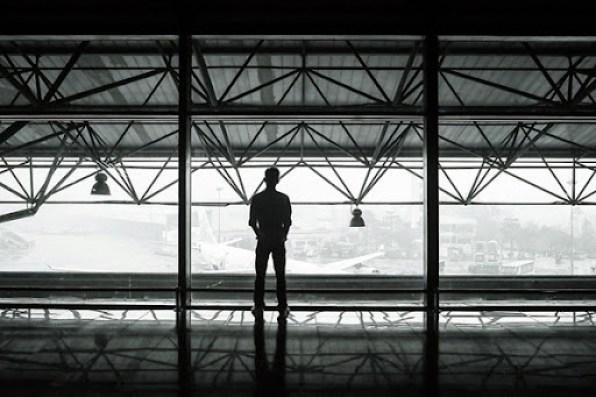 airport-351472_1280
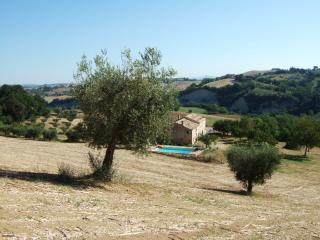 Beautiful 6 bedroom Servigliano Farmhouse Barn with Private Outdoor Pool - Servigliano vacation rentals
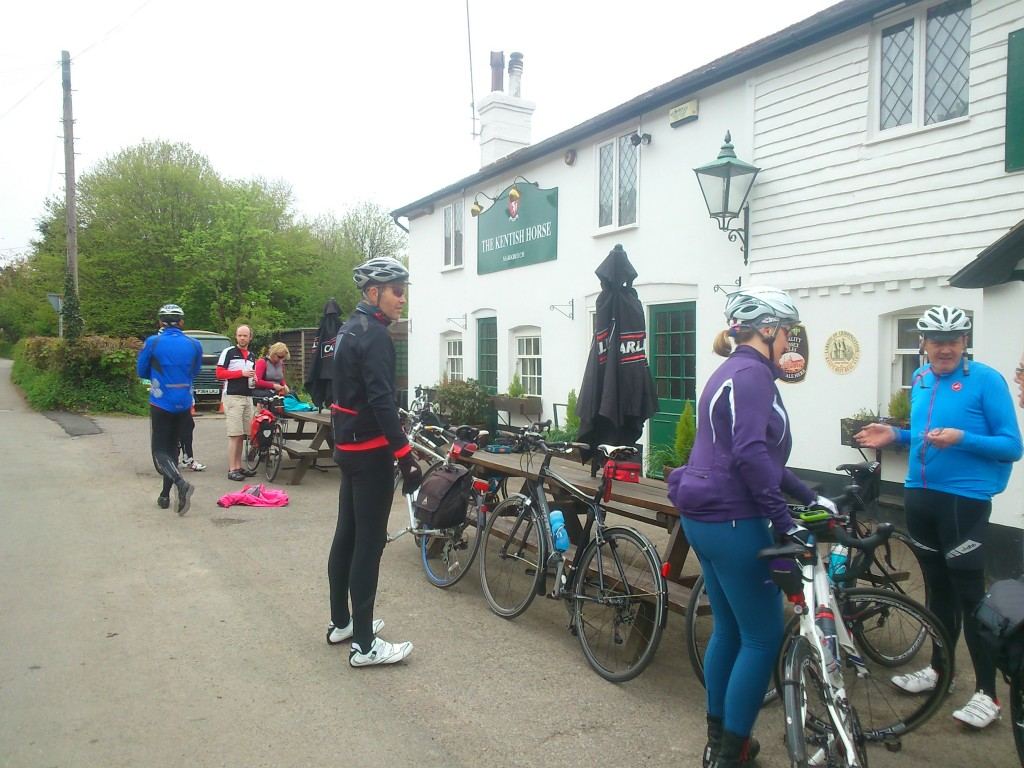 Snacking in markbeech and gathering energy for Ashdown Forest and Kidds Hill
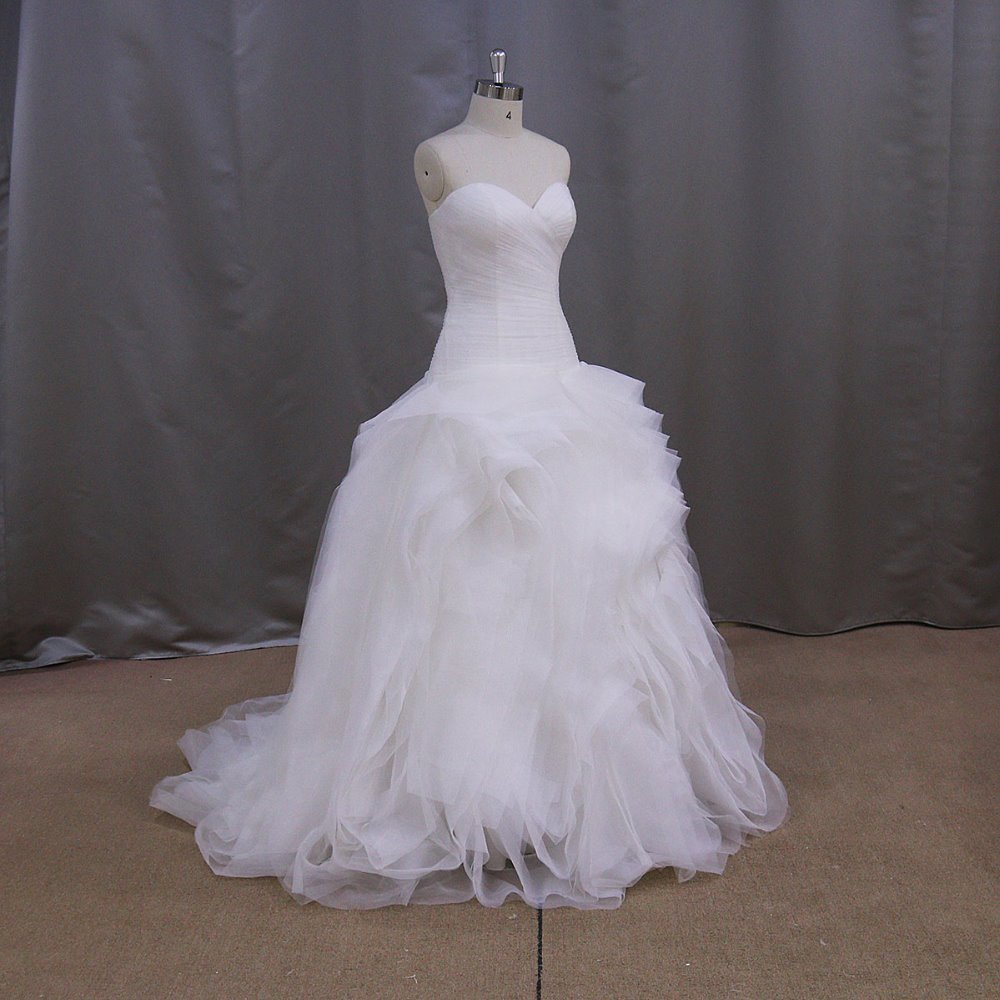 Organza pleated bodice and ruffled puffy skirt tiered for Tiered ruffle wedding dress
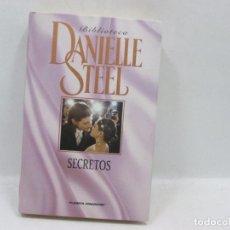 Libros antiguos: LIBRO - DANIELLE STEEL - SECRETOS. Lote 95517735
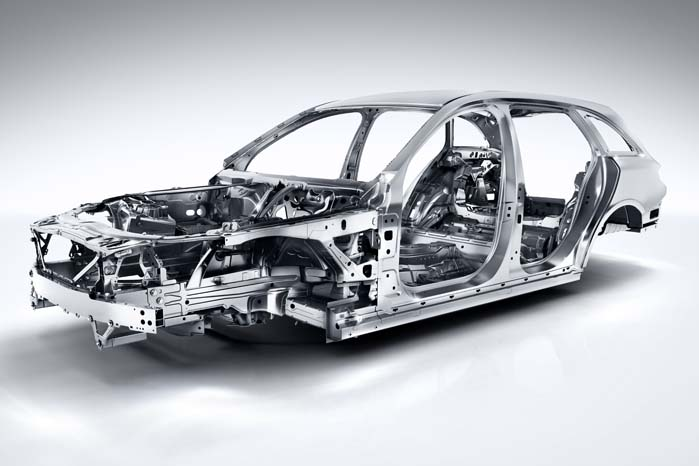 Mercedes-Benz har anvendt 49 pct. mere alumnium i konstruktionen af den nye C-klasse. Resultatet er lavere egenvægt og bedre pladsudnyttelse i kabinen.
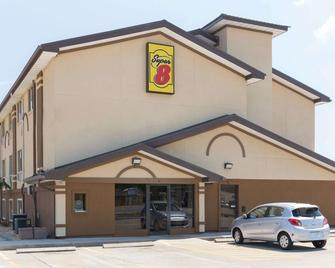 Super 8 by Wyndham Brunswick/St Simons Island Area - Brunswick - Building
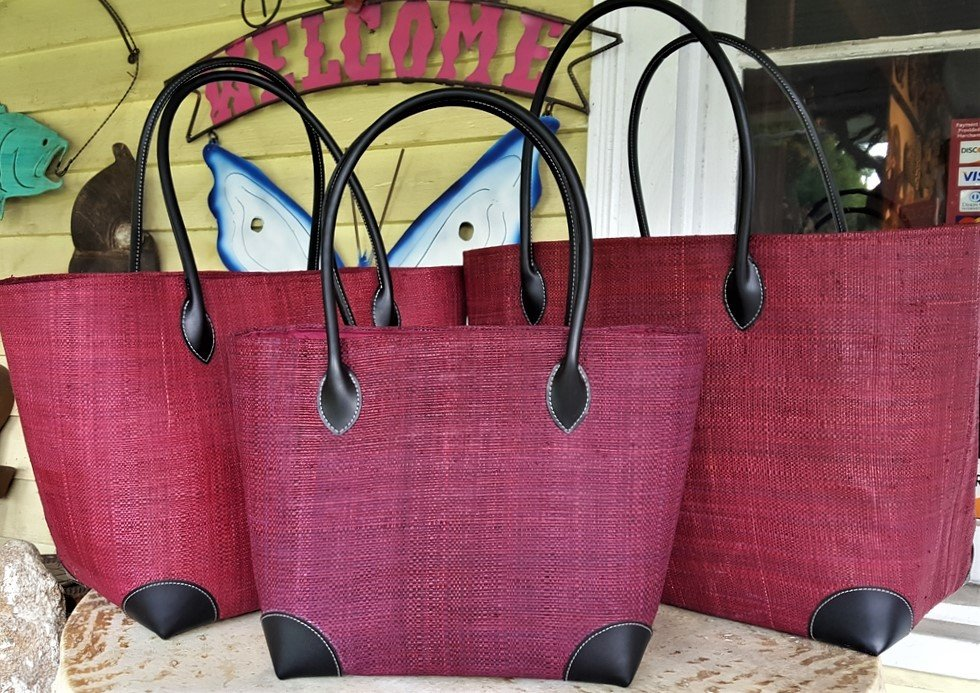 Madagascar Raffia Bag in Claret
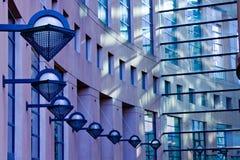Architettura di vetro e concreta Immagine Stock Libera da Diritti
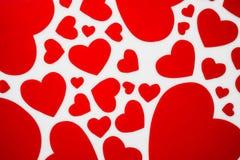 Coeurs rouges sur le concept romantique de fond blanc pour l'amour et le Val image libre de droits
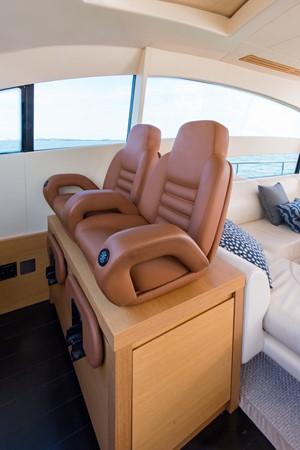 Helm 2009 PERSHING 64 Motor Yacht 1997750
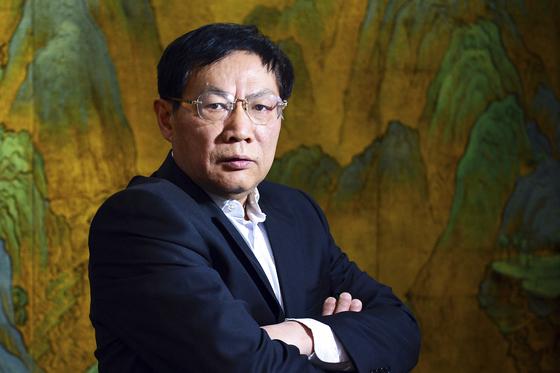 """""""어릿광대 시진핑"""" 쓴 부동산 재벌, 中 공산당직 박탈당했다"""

----

What you need to do → Write out the data word for word, with every picture dropped.

Answer section →
 airport-351472_1280
 Beautiful 6 bedroom Servigliano Farmhouse Barn with Private Outdoor Pool - Servigliano vacation rentals
 Snacking in markbeech and gathering energy for Ashdown Forest and Kidds Hill
 Organza pleated bodice and ruffled puffy skirt tiered for Tiered ruffle wedding dress
 Libros antiguos: LIBRO - DANIELLE STEEL - SECRETOS. Lote 95517735
 Mercedes-Benz har anvendt 49 pct. mere alumnium i konstruktionen af den nye C-klasse. Resultatet er lavere egenvægt og bedre pladsudnyttelse i kabinen.
 Super 8 by Wyndham Brunswick/St Simons Island Area - Brunswick - Building
 Madagascar Raffia Bag in Claret
Architettura di vetro e concreta Immagine Stock Libera da Diritti
 Coeurs rouges sur le concept romantique de fond blanc pour l'amour et le Val image libre de droits
 Helm 2009 PERSHING 64 Motor Yacht 1997750
 """""""어릿광대 시진핑"""" 쓴 부동산 재벌, 中 공산당직 박탈당했다"""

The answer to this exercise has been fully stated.